## SOURCE TEXT
** Start **

1980 was the first election I was eligible to vote, and I knew I wasn’t going to vote for Jimmy Carter. Not because I was a Republican or because I was wary of his Southern Baptist faith, but because I was a teenager who knew everything and who uncritically believed the news stories about him. My dad tried really hard to provide the context for some of the issues but I didn’t care. I obviously wasn’t going to vote for that Reagan asshole, and so I voted for John Anderson.

I didn’t really like Anderson, though, but I just couldn’t imagine wanting 4 more years of Carter. Which was nonsensical on my part since Reagan was going to be a lot worse, but I also knew that my third party vote in Connecticut would have no impact on the eventual outcome. And that turned out to be true, although I now understand the fake allure of the third party candidate—but that’s a post for another day.

My colleague JamieO has written an excellent, and fair, assessment of Carter’s life and legacy. LINK. Carter’s death has got me thinking about the transition from his administration to the Reagan administration, and all of the missed opportunities.

I think especially about the meanness that Reagan brought to the White House. Yes, Richard Nixon was a real SOB but there’s a difference between someone who is just nasty and someone who looks at opportunities to actively hurt other people–think about his indifference to people suffering with HIV/AIDS, or how he demonized Black women with the awful “welfare queen” trope, or about how he destroyed Carter’s green energy initiatives, or his ruthless attack on freedom of speech by eliminating the Fairness Doctrine.

Think also about his reckless, illegal foreign policy actions, which were right up there with Nixon’s. And think about how Reagan lied to the hostages in Iran, telling them that Carter didn’t care about them, a lie they believed and led to the hostility they showed to Carter when he visited them.

Elaine Shannon, who was working for Newsweek then, recounts:

As Newsweek correspondent, I flew with President Carter to Weisbaden [sic] on Jan. 20, 1981, to greet liberated US hostages. He returned deeply troubled. Hostages weren’t glad to see him. Aides said hostages had been falsely told he hadn’t tried to free them.

** End **

## JOB A
Name the candidate the writer of the post about the 1980 election voted for that year.
## JOB B
For each statement below, say whether it agrees with the post about the 1980 election, and quote the words of the post that decide it.
(i) The writer cast the 1980 vote in Connecticut.
(ii) Elaine Shannon was working for Time when she flew with Carter.
(iii) The hostages were glad to see Carter.

## SOURCE DATA
** Start **

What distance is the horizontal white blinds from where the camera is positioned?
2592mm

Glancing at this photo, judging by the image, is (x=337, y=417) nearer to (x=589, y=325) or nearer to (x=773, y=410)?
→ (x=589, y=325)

** End **

## TASK SOLUTION A
John Anderson.

## TASK SOLUTION B
(i) Yes: "my third party vote in Connecticut would have no impact on the eventual outcome"
(ii) No: "Elaine Shannon, who was working for Newsweek then"
(iii) No: "Hostages weren’t glad to see him."